- A variety of reasons can cause weight gain and fluctuations.
- It’s common for people to gain weight as they age or undergo lifestyle changes.
- However, rapid weight gain can indicate an underlying health condition, such as problems with the thyroid, kidneys, or heart.
Weight fluctuations are common in most people. However, unexplained weight gain in a very short time could be a sign of an underlying illness.
Common causes of rapid weight gain that may not be due to a health condition include:
- High-calorie intake
- Perimenopause and menopause
- Inefficient metabolism due to aging
- Physical inactivity
- Water retention from dehydration or excess salt
- Mental health issues
- Inadequate sleep
Below are 11 health-related conditions that cause rapid weight gain:
The efficiency of your metabolism or certain medications you take can cause rapid weight gain. According to the Obesity Action Coalition, medicines that can make people gain several pounds a month as a side effect include treatments for seizures, diabetes mellitus, hypertension, depression, and psychiatric disorders. Do not stop taking these medications without first talking to your doctor.

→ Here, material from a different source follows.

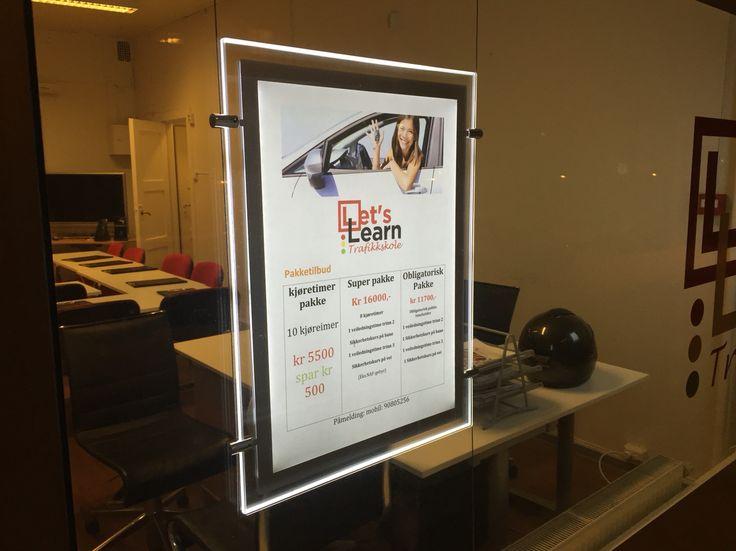 LED opplyste plakatrammer #ledskilt #ledplakater #ledframe #lysskilt #ledramme  http://www.foliexperten.no/skilt/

According to a 2013 study, sleep-deprived people consumed more carbohydrates than needed and more calories overall, especially after dinner.
3. Quitting smoking
Some people who stop smoking gain weight initially. According to experts, it may be because nicotine suppresses appetite, and stress caused by withdrawal may cause overeating.
Research found that people who quit smoking gain an average of 1 kilogram (kg) in the first month of quitting. The researchers saw most weight gain during the first three months after quitting and eventually slowing down after six months. Still, the weight changes vary on the person.

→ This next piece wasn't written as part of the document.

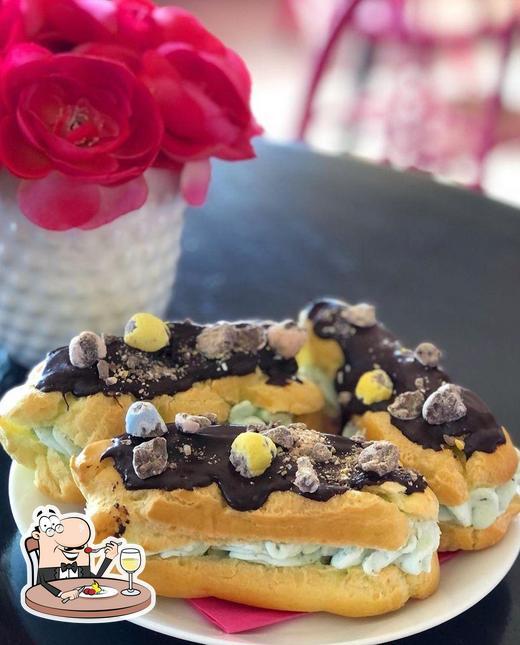 Platos en Cocoa Tree Bake Shoppe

4. Polycystic ovary syndrome
People with polycystic ovary syndrome (PCOS), who produce excessive levels of male sex hormones, gain weight easily in their midsection. PCOS has no cure, but you can manage symptoms through lifestyle changes and hormonal medications.
5. Heart failure
According to the American Heart Association, gaining more than 2–3 pounds (lb) over 24 hours could indicate heart failure. The person’s weight fluctuates by a few pounds throughout the day. Slow blood flow from the heart can affect other major organs’ function, causing fluid buildup in the tissues, leading to swelling and weight gain.
6. Kidney problems
Sudden weight gain or swelling could also indicate kidney damage. Damaged kidneys cannot efficiently remove waste and fluids from the body, so they build up in the tissues instead.
Cirrhosis occurs when scar tissue replaces a healthy liver cell, causing fluid buildup in the abdominal cavity called ascites. A person with cirrhosis may experience rapid weight gain, develop swollen ankles, and develop an enlarged abdomen.
8. Thyroid disorder
Hypothyroidism is a thyroid disorder that can slow down metabolism. Other thyroid problems can also cause fluid retention because of their effect on the kidneys.
9. Cushing’s syndrome
Cushing’s syndrome, or hypercortisolism, occurs when the body is exposed to too much of the cortisol stress hormone. Cushing’s syndrome is often a side effect of external triggers, like taking glucocorticoid, a drug used to treat rheumatoid arthritis, asthma, and systemic lupus erythematosus. It can cause weight gain in the abdomen, neck, face, and upper back, but not on the arms and legs.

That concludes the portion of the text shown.